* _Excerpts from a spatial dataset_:
###

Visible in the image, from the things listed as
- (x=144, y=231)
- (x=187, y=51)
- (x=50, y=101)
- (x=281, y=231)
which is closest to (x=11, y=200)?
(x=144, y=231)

###

* _Instruction_:
Lay out all of the data above as a JSON list of strings, with one string per line and blank lines omitted.

* _Final result_:
[
  "Visible in the image, from the things listed as",
  "- (x=144, y=231)",
  "- (x=187, y=51)",
  "- (x=50, y=101)",
  "- (x=281, y=231)",
  "which is closest to (x=11, y=200)?",
  "(x=144, y=231)"
]